I didn't use to care for it much, but this trip down the coast has shown me some of the charm that I missed last time. The weather makes the difference. On our first excursion to Manzanillo, the weather was unsettled with lots of squalls, lots of torrential rain, lots of near death experiences. This season on the Mexican Riviera, the weather has been charming. There are still lots of clouds this year, but there has been little rain, and only mild land and sea breezes which are just pleasant. There's been no drama this year, and I really appreciate that. It's amazing how calm the Pacific Ocean can be.
South of Manzanillo,we stayed in three small anchorages which are just little indents on the side of the ocean. These stops allowed us to break up the 180 mile trip so we didn't need to make an overnighter. Not one of them offered much protection from the ocean swell or wind, yet each one was comfortable thanks to the mild conditions. Cabeza Negra was the least remarkable, Maruata offered the best protection, and Caleta Campos was absolutely a lovely town with an excellent beach for boogie boarding. All have big enough swell so we didn't even try to launch the dinghy into shore. Instead we just swam in to enjoy the restaurants, boogie boarding and beach vacation fun.

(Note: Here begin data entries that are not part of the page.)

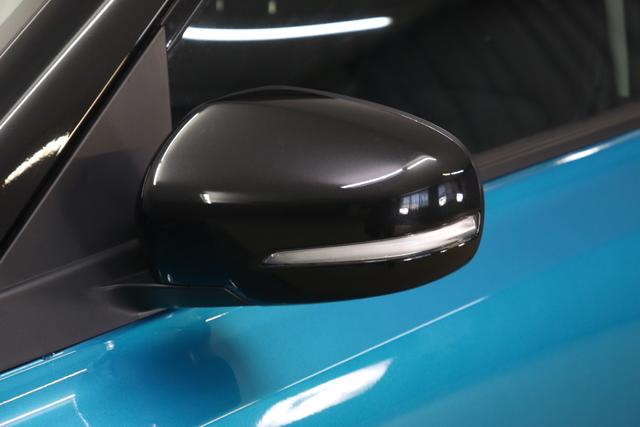 Suzuki Vitara 1.5 Dualjet Hybrid Comfort+ AGS Allgrip 85kW BenzinAtlantis Turqoise Pearl Metallic / Cosmic Black Pearl Metallic Polsterung SUZUKI-TEX Mikrofaserstoff "Metallic-Lackierung Zweifarben-Lackierung Metallic"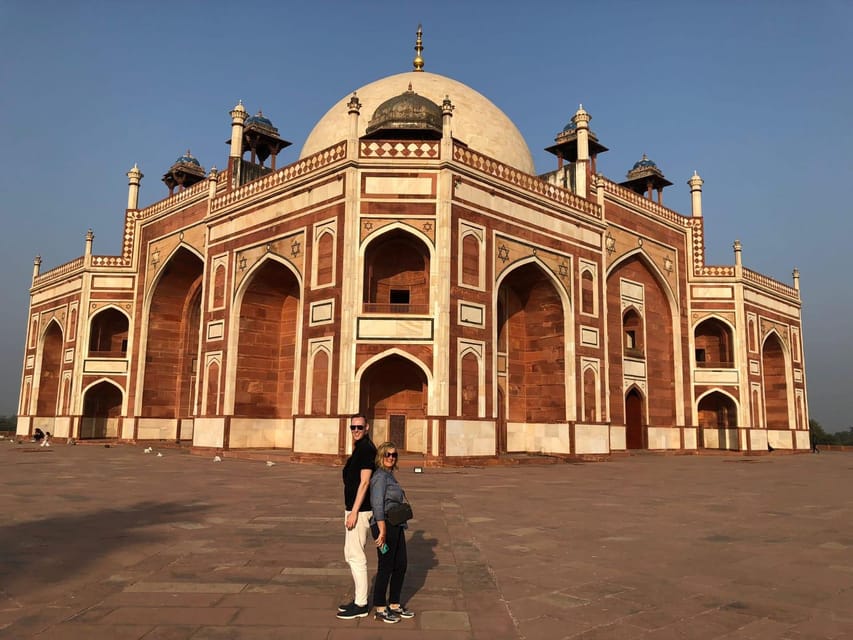 Old and New Delhi City Private Day Tour - 4 to 8 Hours - Jama Masjid and the Old Delhi switch into street-level reality
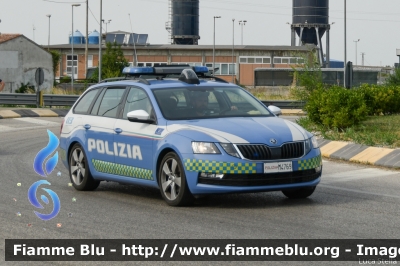 Skoda Octavia Wagon V serie
Polizia di Stato
Polizia Stradale
Allestimento Focaccia
POLIZIA M4769
Parole chiave: Skoda Octavia_Wagon_Vserie POLIZIAM4769 1000_Miglia_2022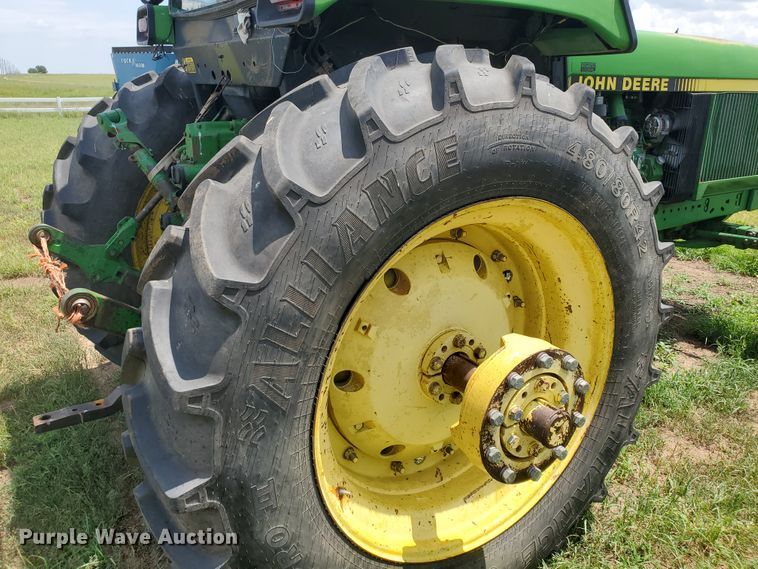 image for item JM9670 1990 John Deere 4555  tractor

Thursday, February 2, 2012
We came down to Santiago two days ago on the afternoon's sea breezes. It wasn't enough to push us along without an engine running too, but that just means the seas were relatively flat, and the going was easy. Yesterday we provisioned up and today we will set sail for points further south. We are headed another 180 miles south to Zihuatanejo in time for their sailing festival. Zihuatanejo is a name has always hung in the back of my mind as an exotic destination and refuge, ever since watching the old movie, Shawshank Redemption. I can hear Tim Robbins' voice saying the name in my head even today, years later. Zihuatanejo will be our furthest south port this year and then we will turn around and head north again.